====== Material for the task

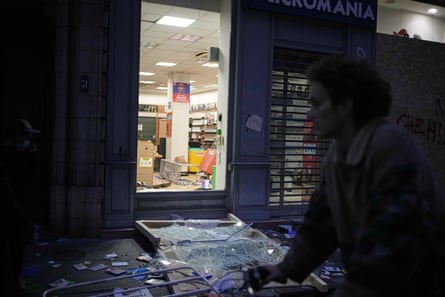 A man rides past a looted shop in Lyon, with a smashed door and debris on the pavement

============
====== Material for the task

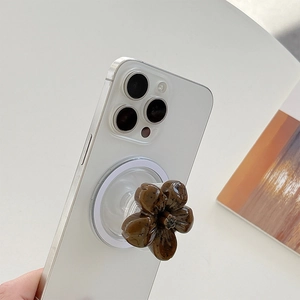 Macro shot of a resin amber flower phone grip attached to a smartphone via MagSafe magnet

============
====== Material for the task

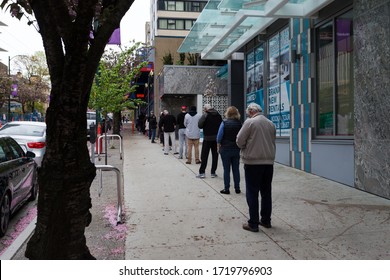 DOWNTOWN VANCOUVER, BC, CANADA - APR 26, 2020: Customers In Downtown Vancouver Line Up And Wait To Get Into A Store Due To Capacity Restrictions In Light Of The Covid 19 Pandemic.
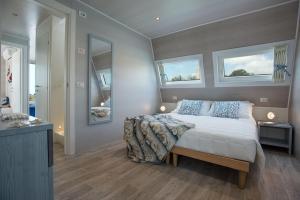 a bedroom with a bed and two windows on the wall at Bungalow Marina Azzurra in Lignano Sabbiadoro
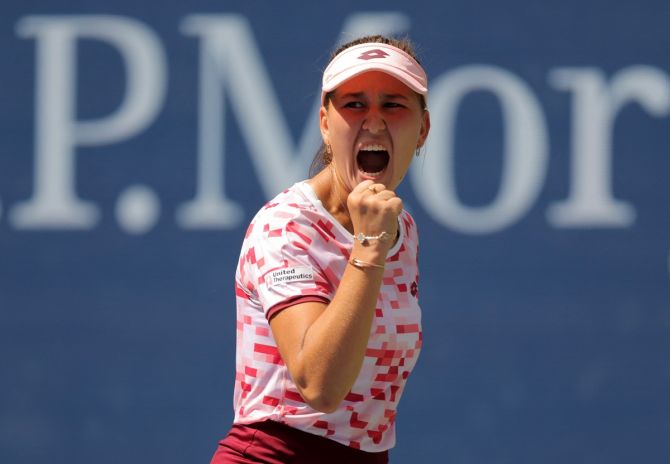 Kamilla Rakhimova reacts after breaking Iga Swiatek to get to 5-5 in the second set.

============

▶ _Exercise requirements_:
What should come back is an exact copy of the lines above from the line with "DOWNTOWN VANCOUVER, BC, CANADA" to the line with "a bedroom with", both included, minus the pictures.

▶ _Problem solution_:
 DOWNTOWN VANCOUVER, BC, CANADA - APR 26, 2020: Customers In Downtown Vancouver Line Up And Wait To Get Into A Store Due To Capacity Restrictions In Light Of The Covid 19 Pandemic.
 a bedroom with a bed and two windows on the wall at Bungalow Marina Azzurra in Lignano Sabbiadoro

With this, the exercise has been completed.